Part of the challenge is getting people in Greensboro to support the festival. It probably didn’t help that the hosts at WUAG, the campus station at UNCG, were talking up Ex Hex’s free concert in Greensboro two days after their set at Bailey Park in Winston-Salem instead of promoting Phuzz Phest. A few Greensboro fans here and there could be seen in the venues at Phuzz on Saturday and Sunday. Kudos to them.
Part of the appeal of a festival with multiple locations is how — like a marathon or a bicycle race — it showcases a city.
The three-act set on Friday night with Daddy Issues and Mac McCaughan opening for Ex Hex inaugurated Bailey Park, a fantastic new public space — it’s grand opening was only a week earlier — that ties together Wake Forest Innovation Quarter with the artist bloc anchored by Krankies between Third and Fourth streets. The area in front of the bandshell provides an iconic view of the city’s skyline, with a prominent vista of the Reynolds American building.
The spatial design of the park can only be described as wonderful, with a diagonal fairway running from the entrance past a food-truck lot past a facilities/storage/bathroom building and then in front of the stage. Meanwhile, terraced café-style deck seating mimics similar accommodations across Fifth Street below BioTech Place. And below the bandshell and café, an undulating green that imitates the natural contours of the land rolls out to the south. Bailey Park is every bit the equal of Greensboro’s admired Center City Park, albeit off center by a good three blocks and surrounded by aging tobacco works in the midst of redevelopment.

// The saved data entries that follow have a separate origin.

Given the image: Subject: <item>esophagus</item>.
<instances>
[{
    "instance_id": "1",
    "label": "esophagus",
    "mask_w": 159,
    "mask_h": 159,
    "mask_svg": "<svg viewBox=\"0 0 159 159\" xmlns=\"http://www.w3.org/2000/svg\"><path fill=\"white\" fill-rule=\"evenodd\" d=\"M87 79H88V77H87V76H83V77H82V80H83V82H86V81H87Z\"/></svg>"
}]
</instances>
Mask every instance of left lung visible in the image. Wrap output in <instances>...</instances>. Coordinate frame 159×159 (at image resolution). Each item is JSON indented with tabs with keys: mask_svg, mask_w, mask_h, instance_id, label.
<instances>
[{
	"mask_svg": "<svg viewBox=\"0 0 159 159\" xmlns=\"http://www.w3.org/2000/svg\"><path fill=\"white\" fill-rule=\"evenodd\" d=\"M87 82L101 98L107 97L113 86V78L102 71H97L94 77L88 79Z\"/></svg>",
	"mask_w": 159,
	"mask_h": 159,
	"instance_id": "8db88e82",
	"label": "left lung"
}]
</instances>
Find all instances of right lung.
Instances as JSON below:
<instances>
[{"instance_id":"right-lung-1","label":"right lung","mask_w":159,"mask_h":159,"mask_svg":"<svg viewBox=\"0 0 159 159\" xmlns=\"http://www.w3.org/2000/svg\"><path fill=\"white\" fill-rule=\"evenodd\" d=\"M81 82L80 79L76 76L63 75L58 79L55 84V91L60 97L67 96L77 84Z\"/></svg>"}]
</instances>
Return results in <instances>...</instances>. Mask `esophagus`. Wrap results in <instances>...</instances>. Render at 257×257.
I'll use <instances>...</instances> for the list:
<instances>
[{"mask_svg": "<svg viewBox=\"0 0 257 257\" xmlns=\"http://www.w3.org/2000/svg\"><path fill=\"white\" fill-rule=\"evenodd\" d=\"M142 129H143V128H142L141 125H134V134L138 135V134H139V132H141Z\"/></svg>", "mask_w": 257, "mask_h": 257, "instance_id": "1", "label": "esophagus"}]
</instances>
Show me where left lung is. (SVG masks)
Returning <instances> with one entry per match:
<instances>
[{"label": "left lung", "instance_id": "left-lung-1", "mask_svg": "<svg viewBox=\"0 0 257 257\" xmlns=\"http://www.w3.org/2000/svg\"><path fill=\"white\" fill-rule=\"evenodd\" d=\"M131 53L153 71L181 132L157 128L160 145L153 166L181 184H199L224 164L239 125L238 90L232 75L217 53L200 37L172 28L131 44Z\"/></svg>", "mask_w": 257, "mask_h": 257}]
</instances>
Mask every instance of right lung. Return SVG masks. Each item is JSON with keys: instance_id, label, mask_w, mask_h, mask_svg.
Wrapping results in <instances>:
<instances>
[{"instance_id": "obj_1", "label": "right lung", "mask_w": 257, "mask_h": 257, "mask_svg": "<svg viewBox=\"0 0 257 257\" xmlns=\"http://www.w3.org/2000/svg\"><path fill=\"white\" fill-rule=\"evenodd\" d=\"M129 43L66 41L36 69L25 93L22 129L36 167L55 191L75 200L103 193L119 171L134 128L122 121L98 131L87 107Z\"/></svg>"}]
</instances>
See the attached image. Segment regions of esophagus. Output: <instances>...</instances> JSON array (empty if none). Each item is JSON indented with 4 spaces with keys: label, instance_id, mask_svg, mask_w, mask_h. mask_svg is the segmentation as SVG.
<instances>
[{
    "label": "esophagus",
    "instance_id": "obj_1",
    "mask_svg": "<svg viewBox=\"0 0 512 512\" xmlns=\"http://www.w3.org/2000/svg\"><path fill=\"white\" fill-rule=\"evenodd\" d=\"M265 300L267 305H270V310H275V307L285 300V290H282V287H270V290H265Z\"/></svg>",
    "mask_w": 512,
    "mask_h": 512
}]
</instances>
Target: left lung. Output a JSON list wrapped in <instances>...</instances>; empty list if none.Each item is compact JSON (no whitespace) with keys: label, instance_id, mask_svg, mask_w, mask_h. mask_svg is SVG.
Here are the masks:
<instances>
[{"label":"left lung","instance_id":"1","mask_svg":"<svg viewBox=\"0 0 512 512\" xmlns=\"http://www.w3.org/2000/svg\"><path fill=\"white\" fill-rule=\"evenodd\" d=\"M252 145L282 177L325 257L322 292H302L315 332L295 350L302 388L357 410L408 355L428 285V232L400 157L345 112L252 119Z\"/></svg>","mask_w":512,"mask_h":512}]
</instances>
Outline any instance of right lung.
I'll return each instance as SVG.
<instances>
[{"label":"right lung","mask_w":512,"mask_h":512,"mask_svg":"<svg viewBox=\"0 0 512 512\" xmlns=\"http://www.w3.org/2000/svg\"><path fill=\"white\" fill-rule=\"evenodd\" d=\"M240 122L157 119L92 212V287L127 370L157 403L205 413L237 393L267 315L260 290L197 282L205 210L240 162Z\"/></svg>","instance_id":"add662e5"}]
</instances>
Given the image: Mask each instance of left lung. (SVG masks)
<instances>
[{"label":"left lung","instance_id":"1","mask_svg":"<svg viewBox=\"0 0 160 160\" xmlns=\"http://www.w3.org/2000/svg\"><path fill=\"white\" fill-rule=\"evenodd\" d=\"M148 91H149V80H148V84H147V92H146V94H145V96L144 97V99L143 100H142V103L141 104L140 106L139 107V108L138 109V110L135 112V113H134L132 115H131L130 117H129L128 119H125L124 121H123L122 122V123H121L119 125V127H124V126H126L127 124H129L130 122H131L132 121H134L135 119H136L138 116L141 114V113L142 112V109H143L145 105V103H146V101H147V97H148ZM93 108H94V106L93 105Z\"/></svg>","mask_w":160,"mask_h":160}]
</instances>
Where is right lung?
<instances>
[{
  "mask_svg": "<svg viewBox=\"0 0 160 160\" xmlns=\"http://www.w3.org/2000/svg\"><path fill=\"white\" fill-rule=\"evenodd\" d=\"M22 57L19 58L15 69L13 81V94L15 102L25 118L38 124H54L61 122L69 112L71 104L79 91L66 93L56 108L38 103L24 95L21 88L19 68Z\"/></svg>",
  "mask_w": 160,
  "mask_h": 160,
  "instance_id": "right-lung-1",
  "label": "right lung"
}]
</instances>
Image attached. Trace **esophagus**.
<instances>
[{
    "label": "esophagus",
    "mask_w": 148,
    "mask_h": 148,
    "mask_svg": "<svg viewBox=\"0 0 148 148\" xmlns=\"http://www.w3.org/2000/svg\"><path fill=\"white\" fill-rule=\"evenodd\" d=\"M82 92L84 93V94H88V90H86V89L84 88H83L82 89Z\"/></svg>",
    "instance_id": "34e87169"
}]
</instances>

Also worth noting, Krankies has completed renovations, having ripped out a wall previously separating the bar area and the main room. The stage has been moved to a spot along the length of the room instead of at the end. Opening the space is a vast improvement, and concert experiences feel much less claustrophobic.
And Luna Lounge & Tiki Bar is a great addition to the city [See Barstool on page 23]. Significantly dressed up from its former incarnation as Elliott’s Revue, the lounge’s convivial atmosphere only enhanced the quirky psychedelia of Brooklyn-based Las Rosas, who played a midnight set on Friday. Almost miniature, the bar felt like a welcome harbor with old friends popping up at the end of a night of musical reconnaissance.
Mitch Easter is everywhere
Mitch Easter, the erstwhile frontman of the legendary North Carolina jangle-pop outfit Let’s Active who has gone on to greater success as a producer at his recording studio the Fidelitorium, was a conspicuous presence at the festival.
An éminence grise of the scene, he was putting together rock bands in Winston-Salem in the early ’70s, and he’s still checking out new music today. He could be seen appreciatively soaking in 1970s Film Stock’s set at Reanimator on Friday, and later checking out Ex Hex, whose new album he recorded last year. Among the acts performing at this year’s Phuzz Phest, Celestogramme and Jeffrey Dean Foster have albums produced by Easter, and Estrangers, the Tills and Caleb Caudle recently recorded at the Fidelitorium. I must be forgetting someone.